(Kutipan)

---*---

Agar Haji dan Umrah menjadi Mabrur


         Dr. KH. Moh. Abdul Kholiq Hasan Lc.MA.M.Ed



    Istilah mabrur biasa digunakan untuk mensifati haji. Adapun untuk umrah orang arab biasa menggunakan sebutan maqbul. Antara mabrur dan maqbul secara subtansi adalah sama. Mabrur diambil dari kata barrun yang berarti baik. Mabrur artinya diterima baik. Dengan demikian haji mabrur artinya haji yang diterima baik oleh Allah. Begitupula maqbul berarti diterima oleh Allah swt. Memperoleh haji mabrur atau umrah maqbul tentu menjadi cita-cita semua orang yang menunaikan ibadah haji atau umrah. Numun yang menjadi pertanyaan adalah apakah semua orang yang menunaikan ibadah haji atau umrah mencapai derajat mabrur dan maqbul?.

    Sebagiamana telah di singgung diatas, banyak sekali orang yang telah menjalankan ibadah haji. Bahkan tidak sedikit diantara mereka yang telah berulang kali berhaji. Namun yang menjadi pertanyaan adalah apakah para Hujjaj (orang yang sudah haji ) ini telah mampu menjadi haji yang mabrur? memang untuk menjawab ini tidaklah mudah. Karena kata mabrur ini sangatlah absrtak, sehingga setiap orang memungkinkan mempunyai penilaian tersendiri. Namun yang jelas haji mabrur itu mempunyai tanda-tanda dan standarnya. Diantaranya sebagaimana dikatakan oleh  ulama bahwa salah satu tanda seseorang mencapai gelar haji "mabrur" adalah mereka yang berhasil mendedikasikan sebagai agen af change bagi masyarakat sekitarnya, minimal untuk dirinya sendiri. Dengan kata lain, sepulang haji jauh ia lebih baik dari pada sebelum haji.

---*---

(Data)
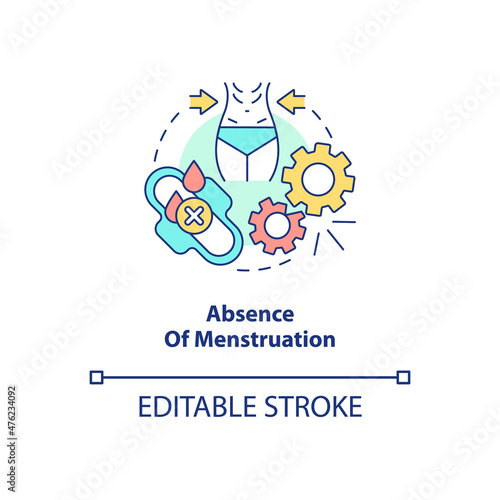 Absence of menstruation concept icon. Missing menstrual periods. Amenorrhea abstract idea thin line illustration. Isolated outline drawing. Editable stroke. Roboto-Medium, Myriad Pro-Bold fonts used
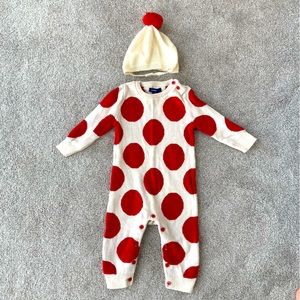 Baby Gap Red Polka Dot Sweater Outfit with Matching Hat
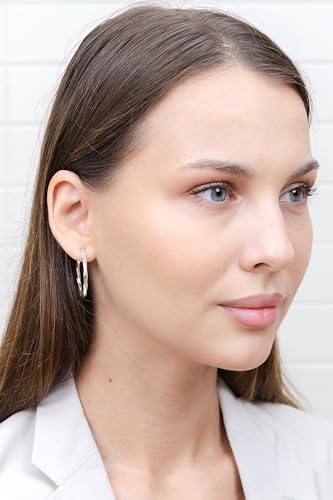 Hoops & Loops 925 Sterling Silver Twisted Hoop Earrings for Women - Hypoallergenic 14K Gold, Rose Gold, Black Flash Plated 2mm Thin Twist Design Round Click-Top Hoops, 15/20/25/30/35/40/50/60mm - color: Silver-30mm (1.2 inch)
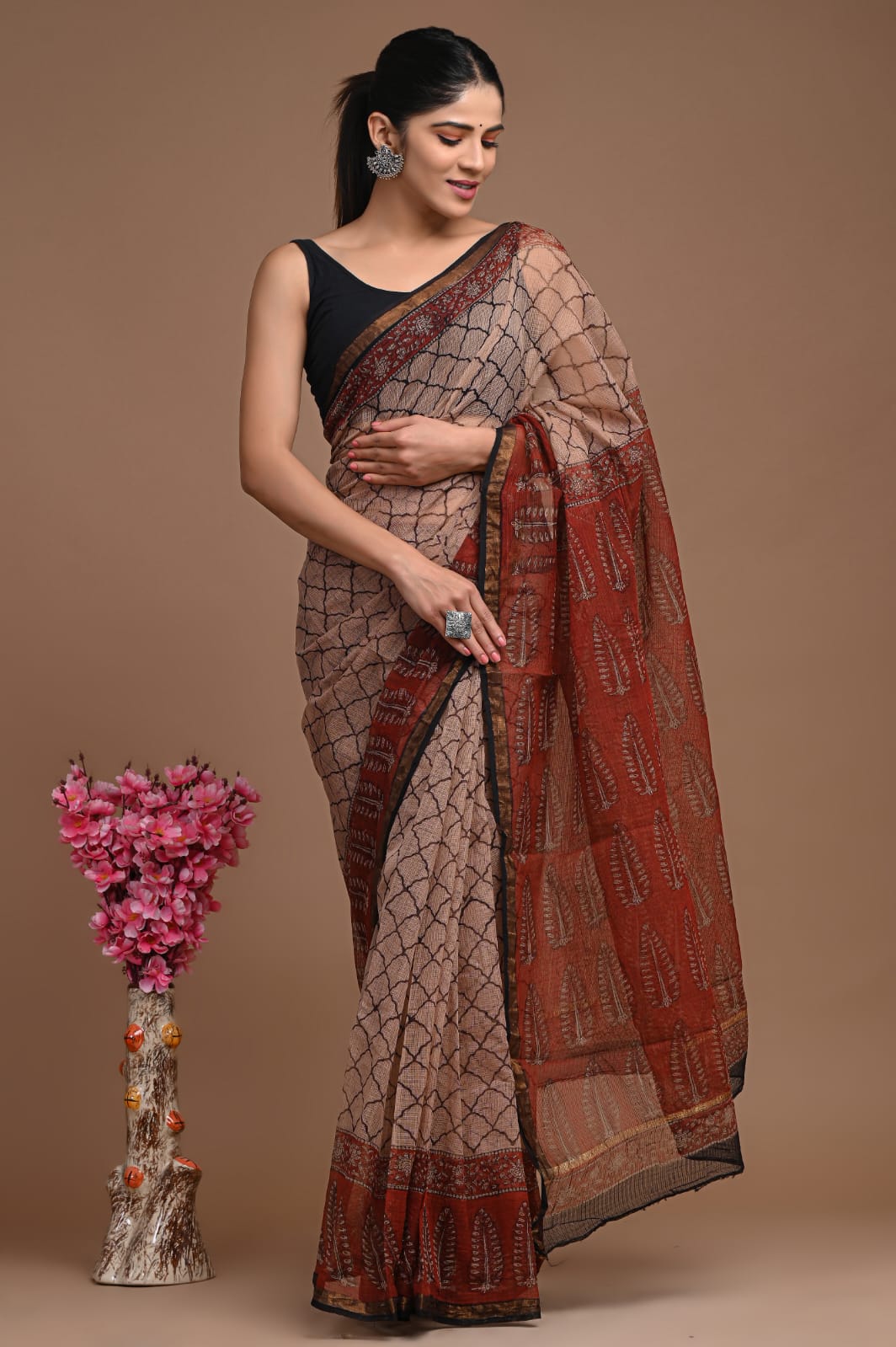 PJNV25A097 Beige Pure Block Print Kota Doria Saree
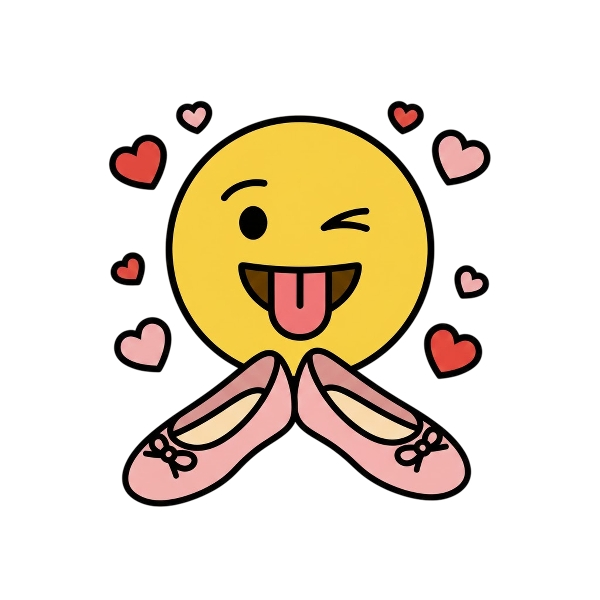 Winking face with tongue and Flat shoe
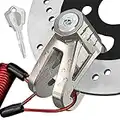 Motorcycle Disc Lock Heavy Duty Anti Theft,Triangle Fixed of Bike, Scooter,Motorcycle Wheel Disc Lock,Brake Lock,Motorcycle Accessories Disc Brake,5ft Reminder Cable,Theft Waterproof.(Silver)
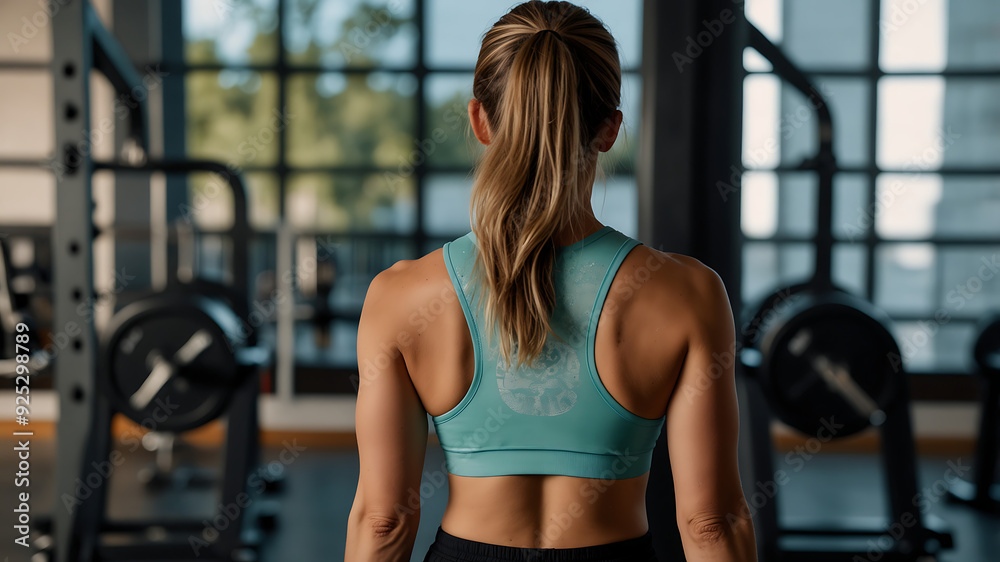 backside view of woman in a commercial gym lifting weights and working out backside view of woman in a commercial gym lifting weights and working out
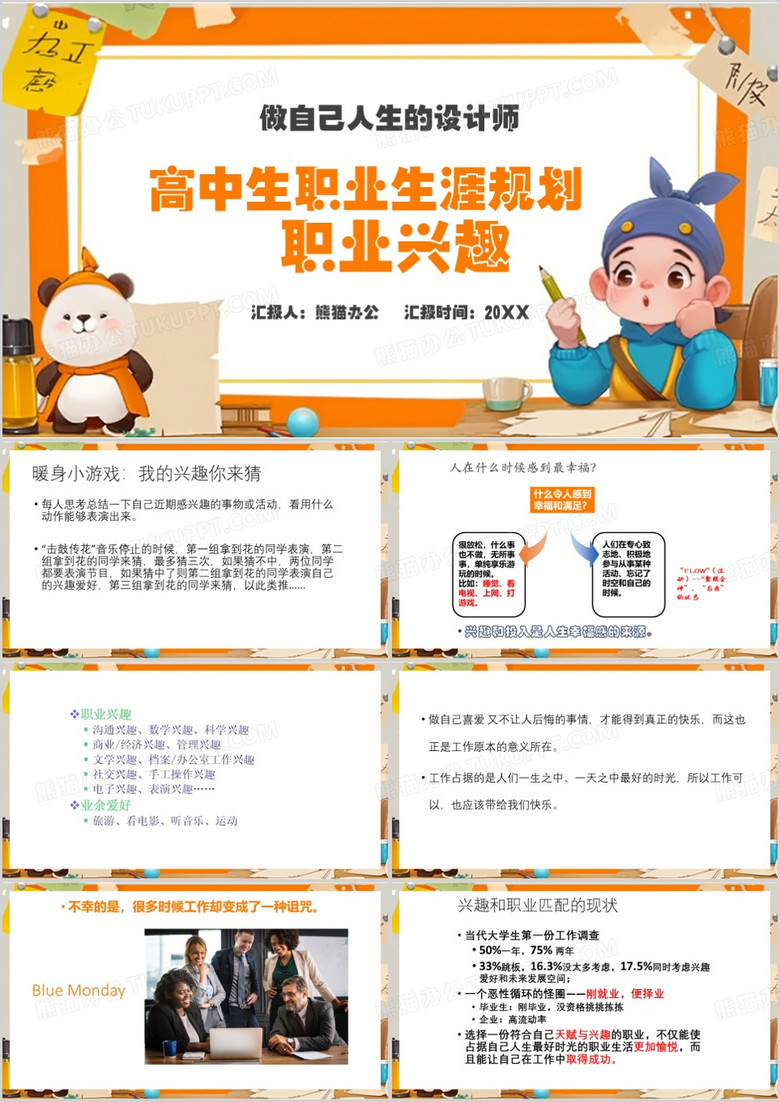橙色简约风高中生职业生涯规划PPT模板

---*---

(Tugas 1)
Jawablah pertanyaan berikut berdasarkan kutipan tentang haji mabrur.
(a) Apa arti kata barrun?
(b) Sebutan apa yang biasa digunakan orang Arab untuk umrah?
(c) Apa arti istilah Hujjaj?
(Tugas 2) Tuliskan kembali dengan tepat bagian data yang dimulai dari awal data sampai baris yang memuat "Baby Gap Red". Kedua ujungnya ikut disalin, tetapi gambarnya jangan disertakan.

(Jawaban 1)
(a) Baik.
(b) Maqbul.
(c) Orang yang sudah haji.

(Jawaban 2)
 Absence of menstruation concept icon. Missing menstrual periods. Amenorrhea abstract idea thin line illustration. Isolated outline drawing. Editable stroke. Roboto-Medium, Myriad Pro-Bold fonts used
 Baby Gap Red Polka Dot Sweater Outfit with Matching Hat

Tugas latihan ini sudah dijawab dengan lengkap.